In 2005, a “zombie deer” disease swept through New York after several deer infected with chronic wasting disease (CWD) escaped from a fenced enclosure in Upstate New York’s largely rural Oneida County. attacked.
Only a swift and aggressive culling operation by the New York Department of Environmental Protection, which slaughtered hundreds of deer with the help of local hunters, was able to stop the outbreak.
To date, New York is the only state to eliminate CWD from its deer, elk, and elk populations.
However, CWD continues to spread around the world, and many regions of the country are on alert for the disease in wild and caged animals.
How does chronic wasting disease develop?
Chronic wasting disease is known to medical professionals as a prion disease, a group of rare progressive neurological diseases that affect humans and animals.
Other prion diseases include Creutzfeldt-Jakob disease and bovine spongiform encephalopathy, also known as “mad cow disease.”
The disease causes spongy holes in the brains of infected animals and also affects spinal fluid and other body tissues.
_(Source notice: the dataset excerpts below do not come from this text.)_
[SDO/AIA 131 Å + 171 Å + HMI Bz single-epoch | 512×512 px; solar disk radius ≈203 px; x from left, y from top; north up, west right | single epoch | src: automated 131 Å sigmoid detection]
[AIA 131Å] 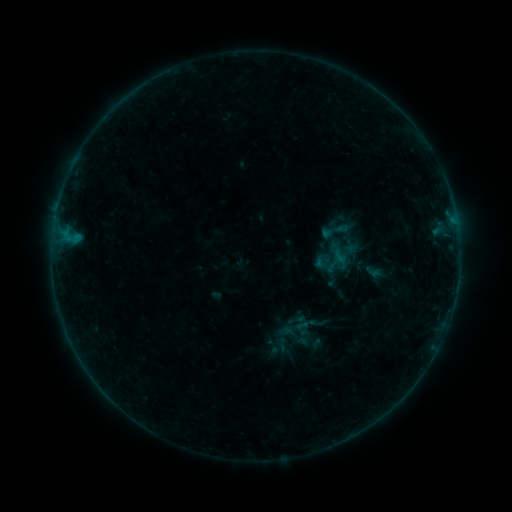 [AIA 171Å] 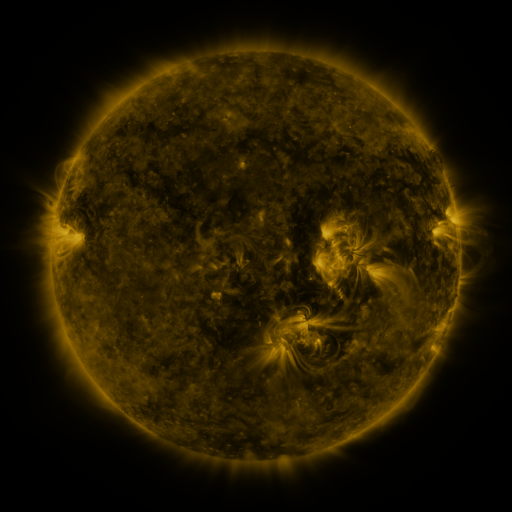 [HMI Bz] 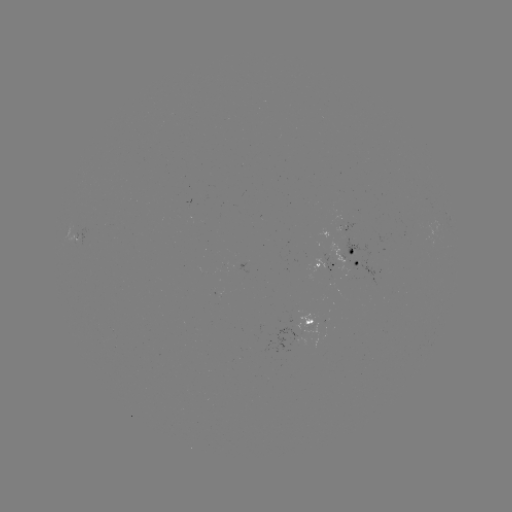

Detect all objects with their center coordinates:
sigmoid: <bbox>318, 215, 355, 247</bbox>
sigmoid: <bbox>332, 245, 358, 270</bbox>
sigmoid: <bbox>318, 256, 335, 272</bbox>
Also, although there is no evidence that CWD has spread to humans, some research suggests that CWD poses a risk to certain types of primates that come into contact with the body fluids of infected animals.
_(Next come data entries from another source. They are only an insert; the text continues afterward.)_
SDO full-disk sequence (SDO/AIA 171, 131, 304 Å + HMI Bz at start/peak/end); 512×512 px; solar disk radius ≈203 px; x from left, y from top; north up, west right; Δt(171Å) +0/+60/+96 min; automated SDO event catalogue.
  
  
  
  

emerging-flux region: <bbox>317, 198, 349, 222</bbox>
“These studies raise concerns that people may also be at risk.” The Centers for Disease Control and Prevention said in a 2021 report..
That same year, Pennsylvania reported an outbreak of CWD in deer just a few miles from the New York border. As of this monthThe CDC reports that the disease has been found in 31 states, as well as three Canadian provinces, Northern Europe and South Korea.
How CWD spreads
This is particularly problematic because prion diseases like CWD have long incubation periods, and infected animals can appear healthy for up to two years before showing symptoms, during which time they can spread the disease to other animals. There is.
CWD and other prion diseases are spread through body fluids and contaminated soil, plants, food, and water. When the disease progresses to the brain and nervous system, infected animals may exhibit the following symptoms:
Hunters are asked to be on the lookout for deer, elk, elk, or other cervids exhibiting any of these symptoms.
Additionally, anyone who peels or butchers meat should wear nitrile, rubber, or latex gloves.
To control the spread of CWD, New York State and most other states have strict regulations on importing live deer and other deer species from outside the state, and also prohibit imports of carcasses and byproducts. has been done.
People also do not feed wild deer because most human food is not healthy for deer, and concentrating animals in one feeding area can lead to the spread of CWD. Not allowed.